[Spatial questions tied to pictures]
-=-=-=-=-

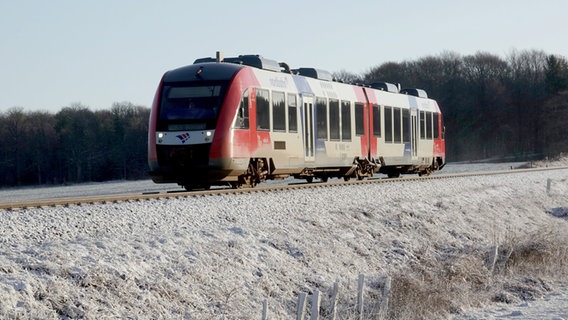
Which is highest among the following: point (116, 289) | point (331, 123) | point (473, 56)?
point (473, 56)

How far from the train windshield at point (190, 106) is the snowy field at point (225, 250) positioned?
96.4 inches

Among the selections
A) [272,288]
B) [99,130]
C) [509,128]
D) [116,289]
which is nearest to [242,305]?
[272,288]

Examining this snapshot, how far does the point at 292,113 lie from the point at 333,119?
292cm

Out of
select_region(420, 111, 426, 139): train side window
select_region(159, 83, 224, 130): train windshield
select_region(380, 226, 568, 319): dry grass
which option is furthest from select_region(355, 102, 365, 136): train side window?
select_region(159, 83, 224, 130): train windshield

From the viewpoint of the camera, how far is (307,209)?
60.6ft

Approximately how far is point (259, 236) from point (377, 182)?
1159cm

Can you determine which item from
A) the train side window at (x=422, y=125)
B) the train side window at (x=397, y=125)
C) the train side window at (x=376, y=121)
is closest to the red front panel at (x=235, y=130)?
the train side window at (x=376, y=121)

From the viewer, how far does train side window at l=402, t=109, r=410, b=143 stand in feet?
105

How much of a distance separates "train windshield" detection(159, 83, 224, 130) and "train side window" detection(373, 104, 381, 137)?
390 inches

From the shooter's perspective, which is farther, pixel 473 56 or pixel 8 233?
pixel 473 56

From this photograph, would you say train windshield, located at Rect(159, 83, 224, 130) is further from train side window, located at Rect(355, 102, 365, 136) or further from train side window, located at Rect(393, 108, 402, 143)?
train side window, located at Rect(393, 108, 402, 143)

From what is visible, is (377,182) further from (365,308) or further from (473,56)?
(473,56)

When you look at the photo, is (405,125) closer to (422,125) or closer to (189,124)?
(422,125)

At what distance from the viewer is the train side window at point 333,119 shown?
25828mm
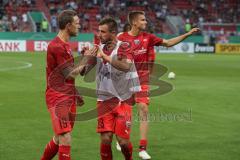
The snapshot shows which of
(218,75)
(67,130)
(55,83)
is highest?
(55,83)

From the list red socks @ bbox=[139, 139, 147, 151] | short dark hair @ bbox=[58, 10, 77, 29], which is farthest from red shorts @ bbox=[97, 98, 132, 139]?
red socks @ bbox=[139, 139, 147, 151]

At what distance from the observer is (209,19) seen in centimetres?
6197

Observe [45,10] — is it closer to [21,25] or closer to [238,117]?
[21,25]

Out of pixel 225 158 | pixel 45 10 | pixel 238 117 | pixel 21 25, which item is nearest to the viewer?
pixel 225 158

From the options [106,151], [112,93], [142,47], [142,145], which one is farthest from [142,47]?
[106,151]

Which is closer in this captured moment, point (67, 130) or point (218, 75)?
point (67, 130)

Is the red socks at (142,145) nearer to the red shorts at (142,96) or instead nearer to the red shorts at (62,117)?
the red shorts at (142,96)

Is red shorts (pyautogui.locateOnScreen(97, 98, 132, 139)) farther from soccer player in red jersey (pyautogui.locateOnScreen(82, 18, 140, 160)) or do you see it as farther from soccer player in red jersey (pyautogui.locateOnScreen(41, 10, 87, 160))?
soccer player in red jersey (pyautogui.locateOnScreen(41, 10, 87, 160))

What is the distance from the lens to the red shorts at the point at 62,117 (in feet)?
25.1

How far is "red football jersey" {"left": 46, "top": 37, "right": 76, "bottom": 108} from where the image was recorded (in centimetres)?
750

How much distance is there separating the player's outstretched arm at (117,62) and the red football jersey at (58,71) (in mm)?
445

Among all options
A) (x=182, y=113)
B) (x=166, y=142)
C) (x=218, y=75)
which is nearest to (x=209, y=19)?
(x=218, y=75)

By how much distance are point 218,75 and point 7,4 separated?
31144 millimetres

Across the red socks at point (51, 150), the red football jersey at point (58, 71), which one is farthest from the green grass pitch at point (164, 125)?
the red football jersey at point (58, 71)
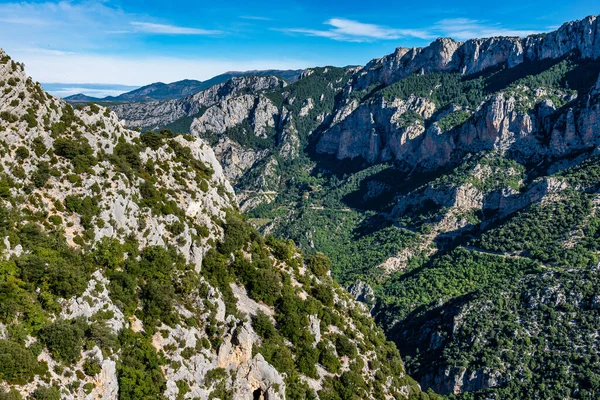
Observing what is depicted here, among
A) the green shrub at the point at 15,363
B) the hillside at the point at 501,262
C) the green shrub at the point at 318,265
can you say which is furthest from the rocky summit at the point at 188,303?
the hillside at the point at 501,262

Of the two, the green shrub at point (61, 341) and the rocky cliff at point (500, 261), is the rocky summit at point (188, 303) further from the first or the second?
the rocky cliff at point (500, 261)

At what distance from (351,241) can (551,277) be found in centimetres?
9629

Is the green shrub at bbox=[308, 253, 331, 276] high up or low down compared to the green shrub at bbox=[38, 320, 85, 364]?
down

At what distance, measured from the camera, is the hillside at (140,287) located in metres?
33.8

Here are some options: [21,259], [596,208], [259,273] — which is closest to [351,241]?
[596,208]

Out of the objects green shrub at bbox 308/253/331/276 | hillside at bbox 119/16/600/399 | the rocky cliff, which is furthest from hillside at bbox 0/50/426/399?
the rocky cliff

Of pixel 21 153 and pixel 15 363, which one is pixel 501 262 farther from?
pixel 15 363

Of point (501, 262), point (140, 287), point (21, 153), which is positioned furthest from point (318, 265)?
point (501, 262)

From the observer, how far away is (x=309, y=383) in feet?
161

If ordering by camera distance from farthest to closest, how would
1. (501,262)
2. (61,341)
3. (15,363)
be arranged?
(501,262)
(61,341)
(15,363)

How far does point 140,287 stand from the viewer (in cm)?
4319

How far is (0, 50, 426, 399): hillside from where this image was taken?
111 ft

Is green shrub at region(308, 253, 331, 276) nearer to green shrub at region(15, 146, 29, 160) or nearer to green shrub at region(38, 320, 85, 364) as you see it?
green shrub at region(15, 146, 29, 160)

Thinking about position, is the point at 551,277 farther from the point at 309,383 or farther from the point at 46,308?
the point at 46,308
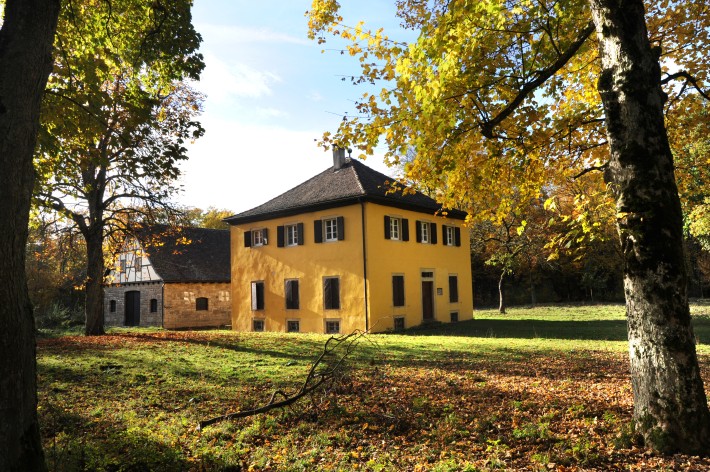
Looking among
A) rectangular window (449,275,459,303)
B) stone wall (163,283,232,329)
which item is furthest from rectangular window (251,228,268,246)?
rectangular window (449,275,459,303)

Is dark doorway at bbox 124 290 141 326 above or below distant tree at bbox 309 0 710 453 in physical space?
below

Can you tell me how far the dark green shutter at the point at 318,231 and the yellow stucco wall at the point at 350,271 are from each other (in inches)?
7.5

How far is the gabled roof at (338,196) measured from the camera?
70.1ft

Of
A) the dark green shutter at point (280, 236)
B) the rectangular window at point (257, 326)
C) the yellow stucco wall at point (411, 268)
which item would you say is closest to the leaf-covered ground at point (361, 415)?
the yellow stucco wall at point (411, 268)

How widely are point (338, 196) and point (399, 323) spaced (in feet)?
20.5

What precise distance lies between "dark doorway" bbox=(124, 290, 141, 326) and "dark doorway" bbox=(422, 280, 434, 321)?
19.2m

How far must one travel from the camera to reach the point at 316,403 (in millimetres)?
6664

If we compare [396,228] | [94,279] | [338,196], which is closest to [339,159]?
[338,196]

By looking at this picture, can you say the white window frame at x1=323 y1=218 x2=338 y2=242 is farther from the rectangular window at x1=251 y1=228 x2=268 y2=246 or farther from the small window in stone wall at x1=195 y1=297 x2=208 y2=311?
the small window in stone wall at x1=195 y1=297 x2=208 y2=311

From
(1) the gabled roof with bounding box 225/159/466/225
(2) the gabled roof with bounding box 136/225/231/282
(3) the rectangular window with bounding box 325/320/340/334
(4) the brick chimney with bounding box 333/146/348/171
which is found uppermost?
(4) the brick chimney with bounding box 333/146/348/171

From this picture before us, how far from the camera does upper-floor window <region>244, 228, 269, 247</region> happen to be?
24891mm

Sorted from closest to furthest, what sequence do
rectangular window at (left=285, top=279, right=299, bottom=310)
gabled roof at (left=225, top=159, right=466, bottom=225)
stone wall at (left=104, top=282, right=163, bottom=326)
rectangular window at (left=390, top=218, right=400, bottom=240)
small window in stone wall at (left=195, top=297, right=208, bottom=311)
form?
1. gabled roof at (left=225, top=159, right=466, bottom=225)
2. rectangular window at (left=390, top=218, right=400, bottom=240)
3. rectangular window at (left=285, top=279, right=299, bottom=310)
4. stone wall at (left=104, top=282, right=163, bottom=326)
5. small window in stone wall at (left=195, top=297, right=208, bottom=311)

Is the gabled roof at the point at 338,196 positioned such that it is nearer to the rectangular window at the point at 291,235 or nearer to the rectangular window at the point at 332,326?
the rectangular window at the point at 291,235

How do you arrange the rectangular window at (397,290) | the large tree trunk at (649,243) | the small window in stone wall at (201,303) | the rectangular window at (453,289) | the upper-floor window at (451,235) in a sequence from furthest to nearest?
1. the small window in stone wall at (201,303)
2. the upper-floor window at (451,235)
3. the rectangular window at (453,289)
4. the rectangular window at (397,290)
5. the large tree trunk at (649,243)
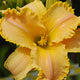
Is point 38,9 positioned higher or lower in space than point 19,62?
higher

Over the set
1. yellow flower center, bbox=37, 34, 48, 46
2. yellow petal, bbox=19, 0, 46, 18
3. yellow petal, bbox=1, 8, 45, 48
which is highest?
yellow petal, bbox=19, 0, 46, 18

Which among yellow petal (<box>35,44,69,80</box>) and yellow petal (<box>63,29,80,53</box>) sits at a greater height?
yellow petal (<box>63,29,80,53</box>)

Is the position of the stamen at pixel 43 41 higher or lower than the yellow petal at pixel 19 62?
higher

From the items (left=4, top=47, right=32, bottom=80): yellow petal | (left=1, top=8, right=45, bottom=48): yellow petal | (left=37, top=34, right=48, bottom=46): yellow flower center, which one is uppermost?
(left=1, top=8, right=45, bottom=48): yellow petal

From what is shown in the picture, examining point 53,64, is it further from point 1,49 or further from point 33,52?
point 1,49

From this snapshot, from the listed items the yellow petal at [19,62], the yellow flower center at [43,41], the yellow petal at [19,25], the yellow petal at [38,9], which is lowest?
the yellow petal at [19,62]
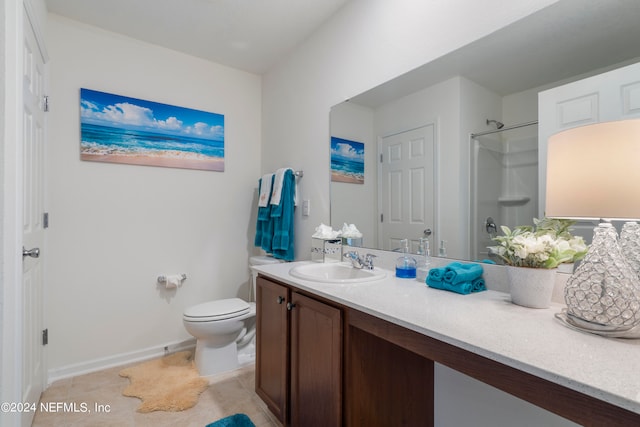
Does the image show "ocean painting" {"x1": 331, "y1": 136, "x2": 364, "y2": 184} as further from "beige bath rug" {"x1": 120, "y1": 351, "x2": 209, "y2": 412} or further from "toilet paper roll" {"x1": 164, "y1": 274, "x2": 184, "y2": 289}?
"beige bath rug" {"x1": 120, "y1": 351, "x2": 209, "y2": 412}

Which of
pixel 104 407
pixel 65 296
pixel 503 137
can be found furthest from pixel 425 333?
pixel 65 296

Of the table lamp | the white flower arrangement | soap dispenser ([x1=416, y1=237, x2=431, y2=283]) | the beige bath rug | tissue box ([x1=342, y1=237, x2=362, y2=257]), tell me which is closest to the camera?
the table lamp

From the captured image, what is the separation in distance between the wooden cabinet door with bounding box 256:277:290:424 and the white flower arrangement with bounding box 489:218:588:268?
933 mm

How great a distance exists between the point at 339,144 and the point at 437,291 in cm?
118

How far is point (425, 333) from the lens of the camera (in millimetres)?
849

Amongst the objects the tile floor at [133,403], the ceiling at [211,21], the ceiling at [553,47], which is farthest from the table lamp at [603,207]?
the ceiling at [211,21]

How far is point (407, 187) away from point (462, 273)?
58cm

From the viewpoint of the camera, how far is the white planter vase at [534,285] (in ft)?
3.14

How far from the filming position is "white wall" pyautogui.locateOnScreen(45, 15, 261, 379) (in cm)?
212

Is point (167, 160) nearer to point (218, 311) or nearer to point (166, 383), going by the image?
point (218, 311)

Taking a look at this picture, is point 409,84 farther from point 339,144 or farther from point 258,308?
point 258,308

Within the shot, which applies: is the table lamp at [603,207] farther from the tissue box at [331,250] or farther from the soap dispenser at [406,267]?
the tissue box at [331,250]

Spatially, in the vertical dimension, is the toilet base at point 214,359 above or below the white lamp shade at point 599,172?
below

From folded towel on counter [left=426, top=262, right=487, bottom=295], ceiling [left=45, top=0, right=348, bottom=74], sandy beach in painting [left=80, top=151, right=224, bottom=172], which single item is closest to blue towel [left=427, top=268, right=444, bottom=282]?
folded towel on counter [left=426, top=262, right=487, bottom=295]
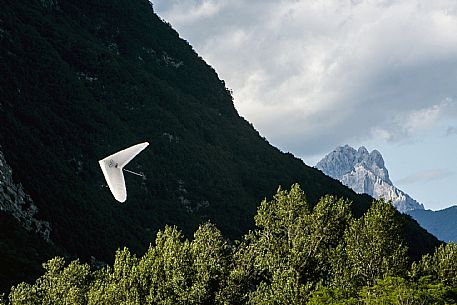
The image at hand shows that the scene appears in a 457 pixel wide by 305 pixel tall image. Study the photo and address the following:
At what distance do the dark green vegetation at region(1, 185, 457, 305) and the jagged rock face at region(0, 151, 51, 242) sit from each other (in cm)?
6762

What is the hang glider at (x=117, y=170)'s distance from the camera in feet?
123

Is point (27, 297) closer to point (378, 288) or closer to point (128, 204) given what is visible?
point (378, 288)

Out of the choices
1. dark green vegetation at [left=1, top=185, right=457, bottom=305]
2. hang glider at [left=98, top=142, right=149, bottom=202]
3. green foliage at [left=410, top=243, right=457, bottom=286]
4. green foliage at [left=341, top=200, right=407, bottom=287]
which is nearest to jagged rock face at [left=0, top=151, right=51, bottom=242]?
dark green vegetation at [left=1, top=185, right=457, bottom=305]

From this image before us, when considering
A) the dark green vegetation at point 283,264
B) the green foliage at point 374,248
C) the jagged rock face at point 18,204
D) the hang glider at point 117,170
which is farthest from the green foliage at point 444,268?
the jagged rock face at point 18,204

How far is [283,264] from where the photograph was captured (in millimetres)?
66062

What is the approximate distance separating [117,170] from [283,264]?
32.5 m

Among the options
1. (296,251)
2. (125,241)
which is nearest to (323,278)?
(296,251)

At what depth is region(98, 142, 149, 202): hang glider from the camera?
37469mm

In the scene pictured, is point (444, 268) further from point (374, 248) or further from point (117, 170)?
point (117, 170)

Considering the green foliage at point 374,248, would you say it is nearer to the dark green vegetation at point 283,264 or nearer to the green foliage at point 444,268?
the dark green vegetation at point 283,264

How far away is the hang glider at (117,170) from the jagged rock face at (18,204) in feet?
338

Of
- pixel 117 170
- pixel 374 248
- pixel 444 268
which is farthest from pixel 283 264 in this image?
pixel 117 170

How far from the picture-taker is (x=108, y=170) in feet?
126

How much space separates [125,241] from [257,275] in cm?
10528
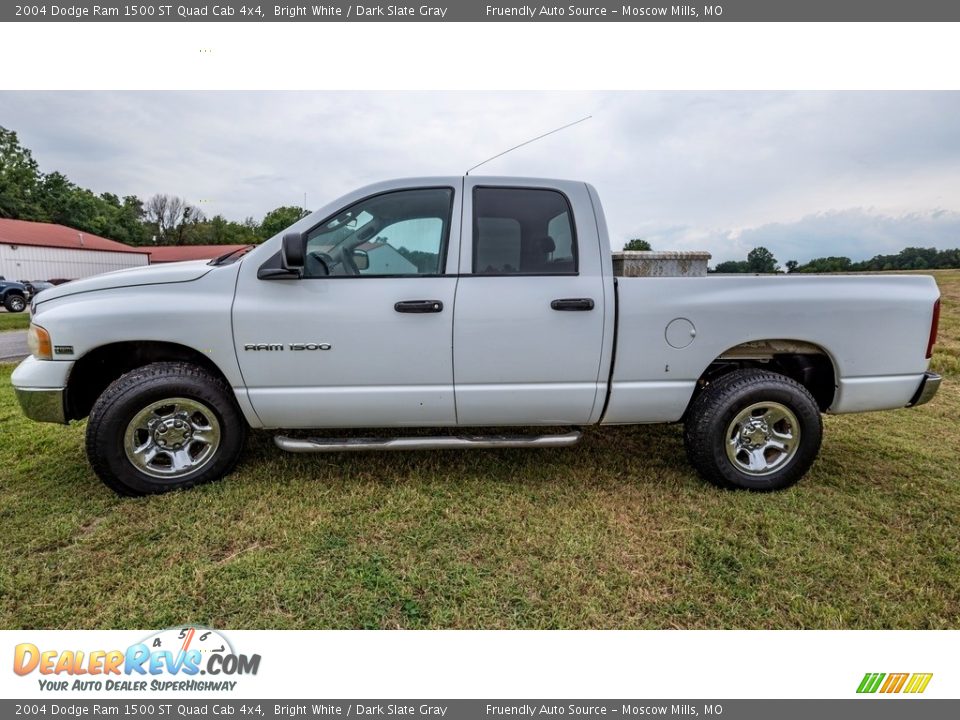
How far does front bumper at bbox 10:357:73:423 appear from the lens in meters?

-=-=-=-=-

_GOAL OF THE EXERCISE_
Copy the records from their beginning up to and including the line that contains "96.4 inches". Leave the pictures out.

_EXERCISE OUTPUT_
Which is highest among the following: point (116, 289) | point (331, 123) | point (473, 56)?
point (473, 56)

How far from the train windshield at point (190, 106) is the snowy field at point (225, 250) positioned?
96.4 inches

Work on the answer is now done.